# NIRL 8/25 Finally caught some frickin fish



## Garry (Dec 14, 2006)

Sophie and I launched at Scottsmoor this morning, and ran south for a lil bit. We played with a school of tarpon first light, one bit but broke off. 

Got tired of casting at them, so we headed out into the flat. Nect thing I know, there are tails everywhere (some catfish, mostly reds though  ).

Hooked up with one tailer (20"er)

















Picked up one more on the way (18"er)









Could've used these last sunday.....
:?


----------



## Ron_W. (Dec 14, 2006)

Nice. I'm gointa see if they will eat drowned mullet tommorrow. (Reds)


----------



## tom_in_orl (Dec 9, 2006)

Something is wrong with those pictures. How did you get her to let you hold them?

[smiley=1-lmao.gif]


----------



## Garry (Dec 14, 2006)

Thats wrong Tom...... ;D  Actually someone was helping you out with the catfish eradication program ;D  and sleeping/flailing around the bow unconcious


----------



## St._Sophie_Girl (Dec 13, 2006)

LOL! Yes I was sleeping.. I was having a bad dream!!!


----------



## Garry (Dec 14, 2006)

Here ya go Tom, you know she had to take a picture with my fish......










Curtis------------------> Here is your new background for your computer....... [smiley=headshake.gif]










She had to jump in to wake up.....


----------



## beavis (Dec 11, 2006)

that platform in the back looks just slightly 


bowed,



bent,


about to snap,




don't even consider letting lil tater tot stand on it


----------



## Guest (Aug 26, 2007)

> Something is wrong with those pictures. How did you get her to let you hold them?
> 
> [smiley=1-lmao.gif]



I was thinking the same thing. Good thing Garry caught Sophie.


----------



## Apollobeachsam (Dec 14, 2006)

oh.. my....... !


----------



## phishphood (Dec 15, 2006)

That's one nice bow/hood ornament ya got there Garry. They sell those at the Gheenoe shop?


----------



## Garry (Dec 14, 2006)

> That's one nice bow/hood ornament ya got there Garry. They sell those at the Gheenoe shop?



I'll sell ya mine for the price of a LT 25!!! In good shape, looks good on any bow. ;D ;D

As for the platform,

yeah she's bent a lil bit. I need to loosen the turnbuckles up.
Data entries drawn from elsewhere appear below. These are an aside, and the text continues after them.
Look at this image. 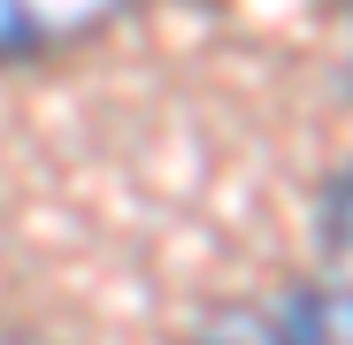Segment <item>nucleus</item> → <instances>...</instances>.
<instances>
[{
  "instance_id": "obj_2",
  "label": "nucleus",
  "mask_w": 353,
  "mask_h": 345,
  "mask_svg": "<svg viewBox=\"0 0 353 345\" xmlns=\"http://www.w3.org/2000/svg\"><path fill=\"white\" fill-rule=\"evenodd\" d=\"M323 238H330V253H353V169L330 185V200H323Z\"/></svg>"
},
{
  "instance_id": "obj_3",
  "label": "nucleus",
  "mask_w": 353,
  "mask_h": 345,
  "mask_svg": "<svg viewBox=\"0 0 353 345\" xmlns=\"http://www.w3.org/2000/svg\"><path fill=\"white\" fill-rule=\"evenodd\" d=\"M345 8H353V0H345Z\"/></svg>"
},
{
  "instance_id": "obj_1",
  "label": "nucleus",
  "mask_w": 353,
  "mask_h": 345,
  "mask_svg": "<svg viewBox=\"0 0 353 345\" xmlns=\"http://www.w3.org/2000/svg\"><path fill=\"white\" fill-rule=\"evenodd\" d=\"M115 0H0V54H39L92 31Z\"/></svg>"
}]
</instances>
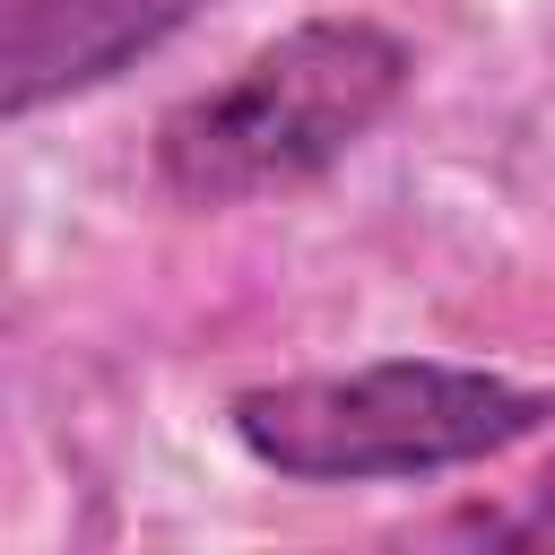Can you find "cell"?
Segmentation results:
<instances>
[{
    "mask_svg": "<svg viewBox=\"0 0 555 555\" xmlns=\"http://www.w3.org/2000/svg\"><path fill=\"white\" fill-rule=\"evenodd\" d=\"M416 87V43L364 9H321L156 113L147 173L173 208H260L347 165Z\"/></svg>",
    "mask_w": 555,
    "mask_h": 555,
    "instance_id": "obj_1",
    "label": "cell"
},
{
    "mask_svg": "<svg viewBox=\"0 0 555 555\" xmlns=\"http://www.w3.org/2000/svg\"><path fill=\"white\" fill-rule=\"evenodd\" d=\"M546 425H555L546 382L451 356H373L338 373L243 382L225 399V434L243 442V460L286 486H416L503 460Z\"/></svg>",
    "mask_w": 555,
    "mask_h": 555,
    "instance_id": "obj_2",
    "label": "cell"
},
{
    "mask_svg": "<svg viewBox=\"0 0 555 555\" xmlns=\"http://www.w3.org/2000/svg\"><path fill=\"white\" fill-rule=\"evenodd\" d=\"M208 0H0V113L35 121L165 52Z\"/></svg>",
    "mask_w": 555,
    "mask_h": 555,
    "instance_id": "obj_3",
    "label": "cell"
},
{
    "mask_svg": "<svg viewBox=\"0 0 555 555\" xmlns=\"http://www.w3.org/2000/svg\"><path fill=\"white\" fill-rule=\"evenodd\" d=\"M460 538H477V546H555V460L520 486V503H503V512H468V520H451Z\"/></svg>",
    "mask_w": 555,
    "mask_h": 555,
    "instance_id": "obj_4",
    "label": "cell"
}]
</instances>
Had a problem with it sliding around.....


----------



## St._Sophie_Girl (Dec 13, 2006)

> I'll sell ya mine for the price of a LT 25!!!  In good shape, looks good on any bow. ;D ;D


  sad thing is... he's serious... LOL!!!


----------



## phishphood (Dec 15, 2006)

I offered one of my wife's kidneys for a LT. Come on, she does have two for pete's sake. How sad are we?


----------



## Garry (Dec 14, 2006)

It's a sickness man, can't help it ;D ;D


----------



## Festus (Dec 15, 2006)

Nice um....fish.


----------



## phishphood (Dec 15, 2006)

Hey Garry, does she stay on while running WFO into 2ft chop?


----------



## deerfly (Mar 10, 2007)

I'm impressed that you got any fishing done.


----------